Власть тут вроде ни при чем, но путь к ней меняет походку. Наверх идут, юля и оправдываясь, тщательно запоминая дорогу обратно. Даже те, кто добрался до вершины, умело следят, чтобы их не путали с завсегдатаями. Двусмысленность этих телодвижений выдает неискренность порыва. Литерати не даются жесты, особенно те, что выражают непреклонную веру в свою победу.
Как-то я играл в волейбол на американском пляже. После каждой подачи, к чему бы она ни приводила, команда собиралась в кружок у сетки, чтобы подбодрить себя боевым кличем: «Хэй-хэй - Ю эС Эй». Рот я открывал вместе со всеми, но слова проглатывал, как при пении гимна. От расправы меня спасли пуэрториканские болельщики.

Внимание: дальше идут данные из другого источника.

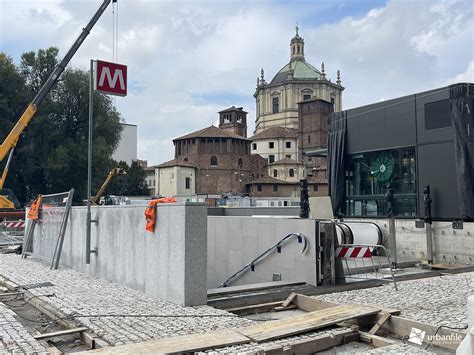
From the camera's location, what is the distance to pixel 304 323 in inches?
251

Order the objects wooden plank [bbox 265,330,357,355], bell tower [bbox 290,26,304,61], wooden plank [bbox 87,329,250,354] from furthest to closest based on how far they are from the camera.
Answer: bell tower [bbox 290,26,304,61] → wooden plank [bbox 265,330,357,355] → wooden plank [bbox 87,329,250,354]

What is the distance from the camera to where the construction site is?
241 inches

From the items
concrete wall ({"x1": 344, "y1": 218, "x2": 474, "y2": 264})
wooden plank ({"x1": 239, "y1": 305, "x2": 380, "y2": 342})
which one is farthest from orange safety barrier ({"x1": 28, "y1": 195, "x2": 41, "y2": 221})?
concrete wall ({"x1": 344, "y1": 218, "x2": 474, "y2": 264})

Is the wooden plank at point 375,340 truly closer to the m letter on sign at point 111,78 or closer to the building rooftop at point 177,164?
the m letter on sign at point 111,78

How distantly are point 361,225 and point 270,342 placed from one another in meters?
10.6

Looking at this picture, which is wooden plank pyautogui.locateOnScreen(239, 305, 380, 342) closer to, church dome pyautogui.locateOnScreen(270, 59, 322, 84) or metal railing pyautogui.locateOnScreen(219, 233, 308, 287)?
metal railing pyautogui.locateOnScreen(219, 233, 308, 287)

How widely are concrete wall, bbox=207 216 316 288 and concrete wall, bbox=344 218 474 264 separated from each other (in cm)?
507

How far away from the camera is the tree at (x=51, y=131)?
42219 millimetres

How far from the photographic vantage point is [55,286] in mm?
10000

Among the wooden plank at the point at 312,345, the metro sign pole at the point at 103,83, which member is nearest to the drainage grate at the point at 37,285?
the metro sign pole at the point at 103,83

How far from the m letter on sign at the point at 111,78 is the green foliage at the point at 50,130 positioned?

Я вспомнил об этом эпизоде, выпивая с министром. Мы познакомились еще тогда, когда нам обоим такое не снилось. Власть придала ему обаяния, и он щедро им делился: матом ругался по-русски, стихи читал по-английски, анекдоты рассказывал еврейские. Надо думать, что не этот набор привел его в кабинет, зато с ним проще вернуться обратно, если портфеля не станет.
Мы понимали друг друга, потому что вышли из одной норы, хотя и занимали в ней несхожие апартаменты. В этом пыльном убежище царили странные нравы, но они нам нравились. Здесь все помнили, когда вышел первый сборник Мандельштама, и думали, как это делал Бродский, что Политбюро состоит из трех человек - считать проще.
В свете перемен норная жизнь поблекла, но не утратила свой матовый блеск. Просто нора стала глубже и жителей в ней поубавилось. Многие выползли наружу. Кто-то околел. Кого-то забыли или - забили. Но истребить литерати нельзя, как нельзя стереть культуру. Она возрождается после анабиоза, словно замерзшая в арктических льдах инфузория. Всегда помня о родной норе, литерати не умеют жить без оглядки. Стоит ли удивляться, что им редко верят избиратели. Во всяком случае те, что не собираются в горы.